40 years ago
Editor Larry Kaercher agreed to an interview with a college junior. The subject was journalism in small towns. In exchange he had a quid pro quo chat with the student on drug use and abuse.
Not surprisingly the subject matter, as well as the habit, began with marijuana. Kaercher was reminded that the drug probably held no greater harm than the cigarette he was smoking. He took the jab but may have suspected that he was in for a meaningful exchange. “But you must know,” he replied, “that marijuana brings on memory loss, a distorted sense of time and less self-control.” The student pointed out that most drugs were easier to come by than beer or booze; that his parents had gotten their kicks from a legalized drug (alcohol) when they were younger, often without an I.D. card.
Other aspects discussed were peer pressure – saying no makes you odd man out. Also, pot might seem too tame after regular use – or a supplier (friend or dealer) can do some watering down. And there’s the specter of doing even harder stuff that’s been well laced. Either way, the drugs are always out there. Weed, speed, pot, grass, Mary Jane … horse, coke, acid, LSD, ecstasy … the band plays on. All the above is from 40 years ago. Most of it still pertains. It pays to pay attention to the past. That’s where our mistakes come from.

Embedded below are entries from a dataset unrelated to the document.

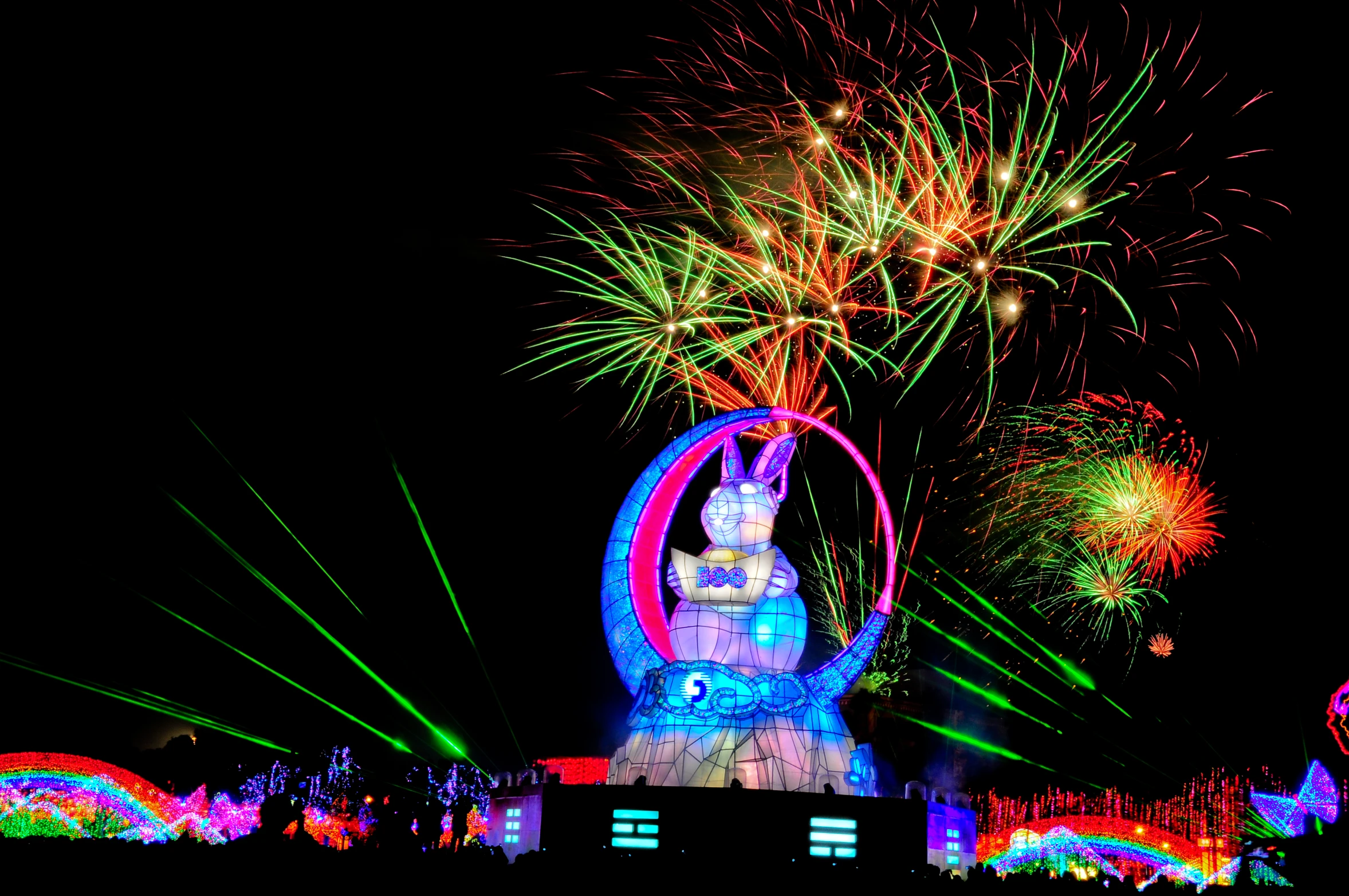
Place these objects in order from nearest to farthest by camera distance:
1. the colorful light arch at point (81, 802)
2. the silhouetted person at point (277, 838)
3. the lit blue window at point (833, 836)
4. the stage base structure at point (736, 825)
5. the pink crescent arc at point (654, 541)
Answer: the silhouetted person at point (277, 838)
the stage base structure at point (736, 825)
the lit blue window at point (833, 836)
the pink crescent arc at point (654, 541)
the colorful light arch at point (81, 802)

From the June 24, 1970 Forest Park Review
30 years ago
Here’s what can surface when you’re searching old copies of past Reviews. The accompanying photo was found in a June, 1980 copy. You’re looking at a stretch of Circle Avenue that gave way to the airspace of the overpass 54 years ago. Visible in the far distance are the gates of the Soo Line Railroad and Rapid Transit Line, then known as the Garfield Terminal. Because the “Ike” was being carved through our village, passage between Forest Park north and south was rerouted, and the Fire Department put a pumper in the garage of Thomas McQueen & Co. at 1313 Circle Ave. It was promptly dubbed Fire House #2.
From the June 4, 1980 Forest Park Review
20 years ago
The Story Behind a Stolen Car – by Name Withheld
The Datsun stolen on Sunday was mine. I witnessed a figure from my window trying to back it out of its space. Because the car has a finicky stick shift I knew I had a little time as I called the police. I gave my name, address, car make, year, plate numbers and – getting a little panicky – told them that the theft was in progress.

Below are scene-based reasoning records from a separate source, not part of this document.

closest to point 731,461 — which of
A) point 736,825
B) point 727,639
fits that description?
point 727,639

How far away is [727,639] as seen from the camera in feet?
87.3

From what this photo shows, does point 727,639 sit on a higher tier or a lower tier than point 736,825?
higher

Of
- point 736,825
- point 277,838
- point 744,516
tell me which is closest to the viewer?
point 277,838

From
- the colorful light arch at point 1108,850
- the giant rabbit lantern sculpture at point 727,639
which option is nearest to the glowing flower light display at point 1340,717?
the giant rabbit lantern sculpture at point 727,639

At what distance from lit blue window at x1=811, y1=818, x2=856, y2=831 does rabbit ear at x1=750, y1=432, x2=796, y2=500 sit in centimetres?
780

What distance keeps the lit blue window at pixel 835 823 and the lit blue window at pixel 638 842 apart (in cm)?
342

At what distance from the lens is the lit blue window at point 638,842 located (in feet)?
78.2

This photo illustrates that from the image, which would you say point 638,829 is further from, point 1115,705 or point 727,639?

By now, the thief had figured out the gear pattern and started to pull out. Phone still in hand, I gave directions ’til he was out of sight. A police officer arrived 11 minutes after I called. You cannot imagine greater helplessness than watching your car being stolen while reporting it to the police.

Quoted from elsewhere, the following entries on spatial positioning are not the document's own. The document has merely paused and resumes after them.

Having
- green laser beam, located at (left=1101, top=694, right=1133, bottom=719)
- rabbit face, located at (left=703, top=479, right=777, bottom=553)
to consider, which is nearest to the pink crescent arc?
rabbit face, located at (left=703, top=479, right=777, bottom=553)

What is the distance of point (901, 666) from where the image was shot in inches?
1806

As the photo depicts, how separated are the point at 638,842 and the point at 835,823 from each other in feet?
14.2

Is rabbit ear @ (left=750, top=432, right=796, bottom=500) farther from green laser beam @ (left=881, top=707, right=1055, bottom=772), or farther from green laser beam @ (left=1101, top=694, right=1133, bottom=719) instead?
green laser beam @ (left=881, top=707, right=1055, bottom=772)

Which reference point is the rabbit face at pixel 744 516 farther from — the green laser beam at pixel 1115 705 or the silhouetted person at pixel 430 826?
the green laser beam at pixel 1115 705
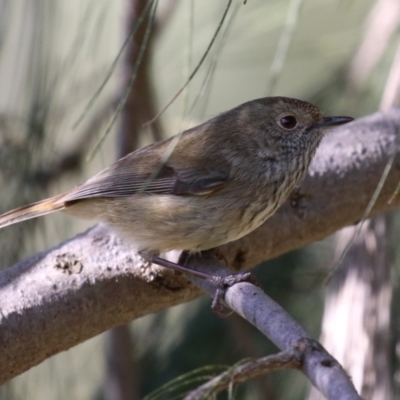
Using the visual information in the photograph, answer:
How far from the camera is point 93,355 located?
5.07m

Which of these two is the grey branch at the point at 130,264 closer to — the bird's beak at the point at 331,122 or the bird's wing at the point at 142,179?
the bird's beak at the point at 331,122

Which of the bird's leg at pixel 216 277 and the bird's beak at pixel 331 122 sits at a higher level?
the bird's beak at pixel 331 122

From the June 20, 1990 Forest Park Review
10 years ago
If word hasn’t gotten around that our Circle Theatre is indeed the real thing, somebody better fix the word machine. After several years of putting out dramas-after musicals-after revivals-after first runs, and garnering a slew of Jefferson Awards along the way – it’s no longer that quaint little hole-in-the-wall upstart, but a quality, proven theater experience; a tarnished crown right here in our suburb!
That’s how Circle Theatre was 10 years ago when it took six awards. It was led by Rebecca Gilman’s interpretation of the infamous Richard Speck’s unspeakable murder of eight student nurses on Chicago’s South Side in August 1966 The Crime of the Century.
This presentation may have been one of the three finest in the theater’s history. (I was there, so I know.) Citations went to Seema Sueko who played Corazon Amurao, the overlooked real life survivor of the senseless rape and killing rampage. Winning director Greg Kolack shared deserved admiration for successfully staging a shocking event without sensationalism. He and playwright Gilman knew that real horror happens in the head, not on a stage.
From the June 11, 2000 Forest Park Review.